Cependant, étant moi-même dans en école de commerce, je tiens à exprimer mon point de vue :
- globalement, la thèse défendue par l'auteur est fondée, même s'il s'agit d'une critique très sévère. C'est un angle de vue personnel de l'auteur, et cet angle de vue est assez cohérent : HEC formate des promos de "gagneurs".
- néanmoins, beaucoup des points cités par l'auteur sont en réalité commun à (quasiment) toutes les écoles de commerce : les luttes de pouvoir et de popularité entre les différentes association, l'arrivisme et le carrièrisme des étudiants, les soirées limites, etc., etc.
- finalement, il serait peut être plus juste de noter les 2 spécificités d'HEC : premièrement, le fait d'être dans l'école numéro 1 fait que les élèves sont encore plus arrogants qu'ailleurs, ils ont le sentiment d'avoir "réussi dans la vie" alors qu'ils ont à peine 20 ans, et en sont très fiers. Deuxièmement, le fait que le campus soit "une ville dans la ville" et qu'il n'y ait rien à faire en dehors du campus, c'est-à-dire à Jouy, fait qu'un étudiant peut réellement passer 1 mois dans le campus sans en sortir (à condition de n'avoir pas peur de s'y ennuyer le week end), d'où un certain isolement par rapport au monde extérieur.
Rédigé par : john | 04 janvier 2007 à 19:03
j'oubliais un truc :
le fait de pouvoir valider ses matières en ayant juste lu le cours de quelqu'un d'autre et en connaissant juste 2 ou 3 concepts pipo du cours, ça c'est vraiment partout pareil... (systèmes de réponses avec mots-clés, voire QCM...). Pas seulement à HEC !
C'est certain que "valider" ne signifie pas du tout maitriser les notions acquises. Après, tout est une question de choix personnels... Certains élèves estiment que les études sont chères, et qu'en contre partie il faut avoir certains principes personnels, comme travailler pour apprendre vraiment quelque chose. D'autres élèves pensent que le diplome suffit, et que les connaissances scolaires ne seront d'aucune utilité en entreprise... Ceux là pensent que les cours d'école de commerce sont du "vent" par rapport aux cours de prépa.
Rédigé par : john | 04 janvier 2007 à 19:12
Bonjour John, bonjour Patrick...
Voilà des commentaires engagés... Que les défenseurs de HEC n'hésitent pas non plus à se manifester. Etudiants, enseignants, j'attends tout le monde...
A bientôt.
Rédigé par : Antoine Teillet | 08 janvier 2007 à 14:45
Vous avez demandé le commentaire d'un HEC?
Je suis un nouvel arrivant tout frais. D'une je ne suis pas arrogant, parce que de formation littéraire je n'ai jamais baigné dans la mythologie HEC des prépas du même nom. De deux mon engagement dans mes associations est profond et ne fait que prolonger un travail entrepris longtemps auparavant qu'HEC me donne les moyen de continuer.
Le gros avantage d'HEC c'est de nous donner les moyens. Les cours, les profs, les financement, les assoces, les visites de personnalités dans tous les domaines, des rencontres avec les entreprises, du temps libre, etc. Libre à chacun de faire ce qu'il veut de ses moyens-là.

> [Détails de l'exercice]: D'après le texte étudié, comment s'appelle le lieu situé en dehors du campus d'HEC où il n'y a rien à faire ?

> [Données fournies]:
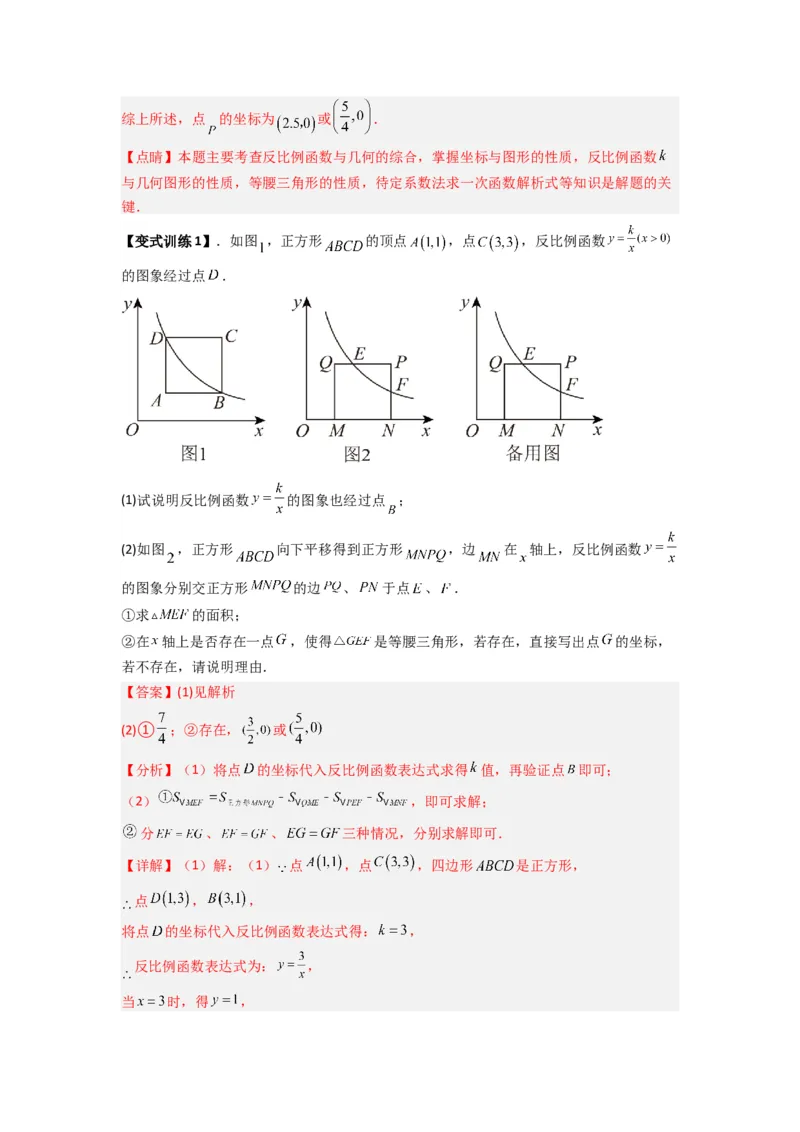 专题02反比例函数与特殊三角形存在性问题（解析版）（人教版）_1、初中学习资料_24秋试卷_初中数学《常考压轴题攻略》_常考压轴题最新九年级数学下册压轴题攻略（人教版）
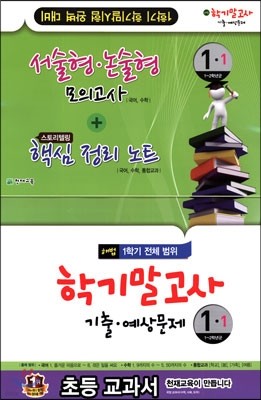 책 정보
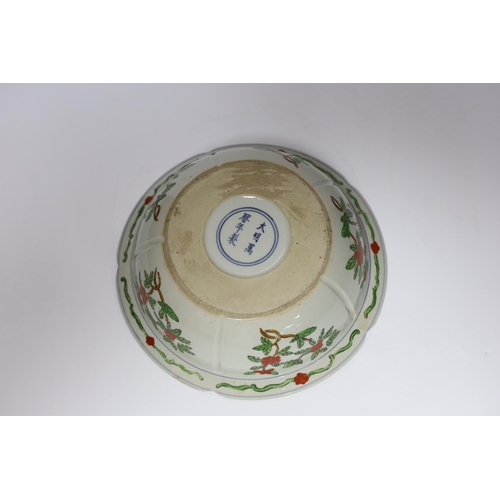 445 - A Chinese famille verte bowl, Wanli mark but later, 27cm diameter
* * *
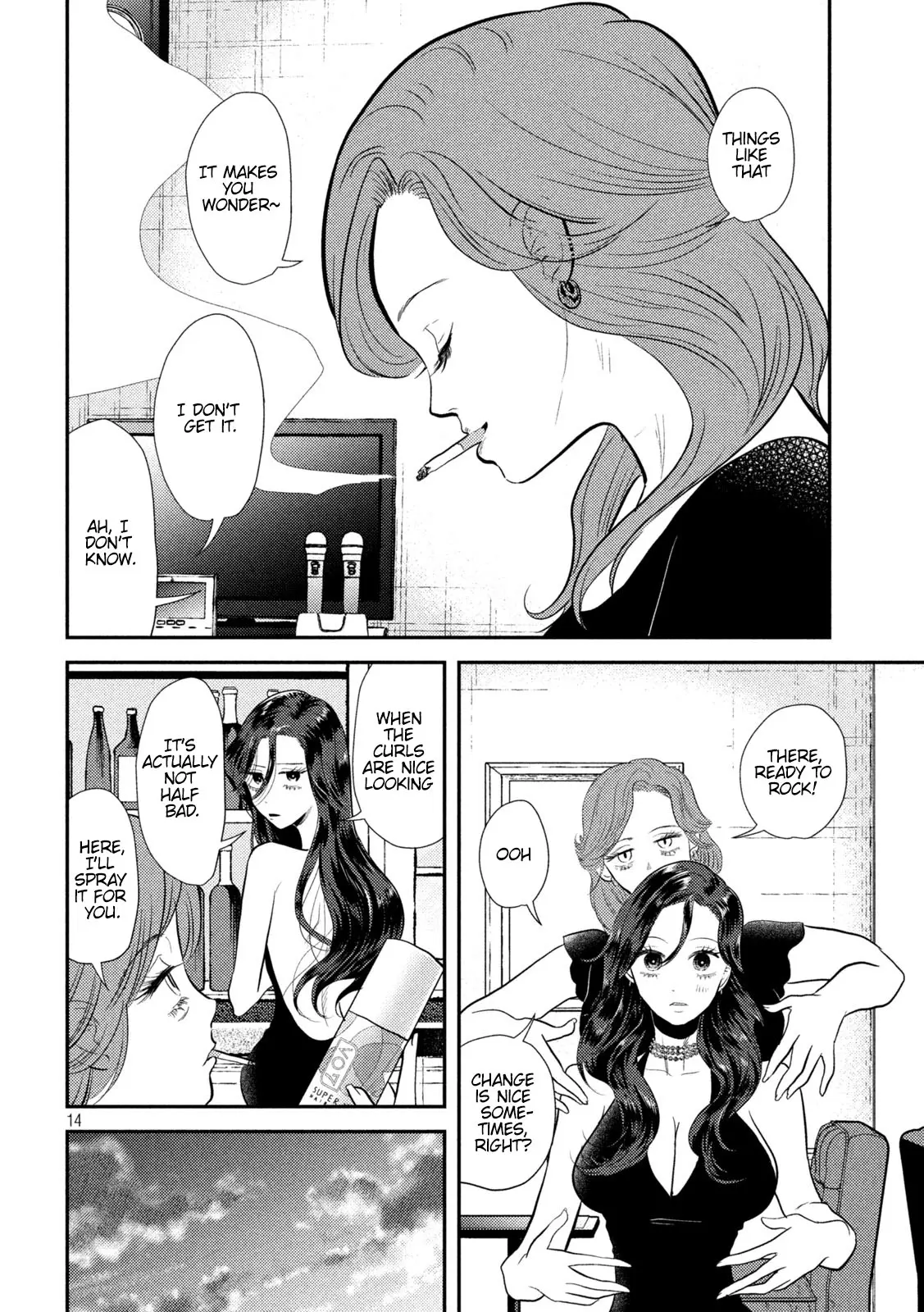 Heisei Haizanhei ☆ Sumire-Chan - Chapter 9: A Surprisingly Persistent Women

> [Réponse finale]: Jouy.